If after all investigations you get clueless or really have no other options, you can restart Gerrit through systemd: sudo systemctl restart gerrit.

The service will take a few seconds before it comes back during which any end user operations would error out (some Puppet catalogues, CI, developers).

Monitoring

JavaMelody monitors the state of the Gerrit JVM. They are collected by Prometheus from https://gerrit.wikimedia.org/r/monitoring?prometheus

Important Graphs

Gerrit metrics

On top of the JavaMelody data, Gerrit has internal metrics.

For users having the View Metrics capabilities, various internal Gerrit metrics can be retrieved via:

Which obviously requires authentication. That complements gerrit show-caches.

We use the metrics-reporter-prometheus plugin which exposes collected by Prometheus from the JavaMelody MBeans page under the metrics branch.

See Gerrit Grafana dashboards folder.

Logs

They are consumed by our logging infrastructure and available in the Apache access logs.

Main logs

Logs are available on the gerrit servers at: /var/log/gerrit/. There are a number of logfiles:

  • gerrit.log: This is the main log file and will show stacktraces and errors
  • gerrit.json: Like gerrit.log bug not really human readable. For sending structured logs to logstash.
  • sshd_log: Log of sshd events
  • gc_log: Logs for git gc not the JVM garbage collection (those logs are available in /srv/gerrit/jvmlogs)
  • plugin_log: Info about plugins being loaded and reloaded, this information is also in gerrit.log

HTTP Logs

Gerrit sits behind Apache, access and error logs are both in /var/log/apache2:

  • gerrit.wikimedia.org.https.access.log
  • gerrit.wikimedia.org.https.error.log

find its logs by searching with type:log4j.

JVM

Thread Dump

A thread dump is often useful in troubleshooting. To capture a thread dump use jstack. This code should be safe to run at any time, and is run frequently while Gerrit is running:

sudo -u gerrit2 jstack -l $(pgrep java) > "/srv/gerrit/jstack-$(date +%Y-%m-%d-%H%M%S).dump"

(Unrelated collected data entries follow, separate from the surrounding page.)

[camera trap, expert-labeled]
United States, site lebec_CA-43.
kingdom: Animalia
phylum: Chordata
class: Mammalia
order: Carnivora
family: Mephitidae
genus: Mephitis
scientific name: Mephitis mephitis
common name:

It's often useful to upload the resulting file to https://fastthread.io/ to detect problems.

Java trace

This command isn't run very often, unsure how safe it is to run; kept here for folks who are familiar with jstat

Display a summary of garbage collection statistics every 1000 ms:

sudo -u gerrit2 /usr/lib/jvm/java-8-openjdk-amd64/bin/jstat -gcutil "$(pgrep -u gerrit2 java)" 1000

Java heap usage

Requires openjdk-X-dbg for the debugging symbols

  sudo /usr/lib/jvm/java-8-openjdk-amd64/bin/jmap -heap "$( pgrep -u gerrit2 java)"

Access h2 account_patch_reviews

On copies of account_patch_reviews* files:

java -cp h2-1.3.176.jar org.h2.tools.Shell -url jdbc:h2:/home/hashar/account_patch_reviews

Which gives you a sql prompt:

sql> show columns from ACCOUNT_PATCH_REVIEWS
...> ;
FIELD        | TYPE         | NULL | KEY | DEFAULT
ACCOUNT_ID   | INTEGER(10)  | NO   | PRI | 0
CHANGE_ID    | INTEGER(10)  | NO   | PRI | 0
PATCH_SET_ID | INTEGER(10)  | NO   | PRI | 0
FILE_NAME    | VARCHAR(255) | NO   | PRI | ''
(4 rows, 16 ms)

Blocking misbehaving bots / IPs

If necessary either IP addresses or user agents that are misbehaving can be blocked by making edits to modules/profile/templates/gerrit/apache.erb in the operations/puppet public git repository and merging them.

example change

Throttling IPs

Since September 2024, implemented in profile::firewall::nftables_throttling keys in Hiera.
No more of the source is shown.